Law firms, which must generate revenue like any business, find themselves in a perilous market that is constantly changing. Accordingly, lawyers must stay vigilant about avoiding the pitfalls that often drive law firms out of business.

Change in the legal industry is constant. The rate of change has also accelerated in recent times. The legal landscape of 2021 looks markedly different than just a year ago and a year from now will likely appear wholly new again.

Looking Forward, Not Back

As a business owner, developing a successful strategy for long-term growth requires excellent forecasting skills in terms of predicting what the market will demand your goods or services and how you can meet the supply. Glimpsing the future comes with the territory.

Generally speaking, the legal profession does not share the same outlook. As a discipline, law is conservative in the sense that it is forever looking backward for guidance – in the form of legal precedents, etc. By design, the past largely dictates the path forward in law.
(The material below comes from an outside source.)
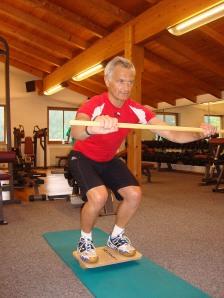 Sportfex und Mitpatient Hubert beim Muskelaufbau-Training.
When the Founders were drafting the US Constitution, for example, they intentionally created a lawmaking process that is protracted to prevent sudden destabilizing events.
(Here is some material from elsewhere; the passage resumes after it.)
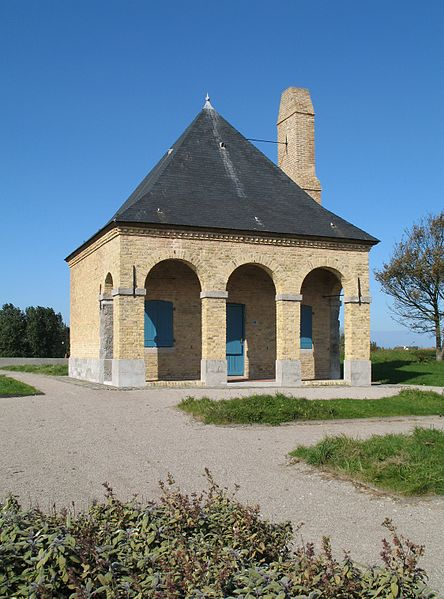 Gravelines (département du Nord, France): 18th century sentry house on the city ramparts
In times of slow social and economic change, this perspective is not a liability and even be an overall benefit in terms of mediating such systemic changes that can have a truly destabilizing effect on society. However, in times like this when upheaval is the name of the game, the law can often lag behind to the detriment of participants in the legal system, which at some point will include nearly everyone in society.

How to Enact Strategic Change in a Law Firm

Law firm leaders have been forced to rethink how they enact change in their business. Rather than reacting to a changing environment after the fact, the ideal strategy (per the previous section) is forward-looking, attempting to analyze how planned changes might affect both the internal operations of the business as well as the firm’s viability in the broader market.

Generally, the four basic requisites for strategic change include having an identifiable objective, competent and adaptive leadership, the right competencies, and appropriate reactions to emerging challenges.

Understandably, many people, including law firm staff, resist change. However, survival in the law market requires flexibility and continual adaptation.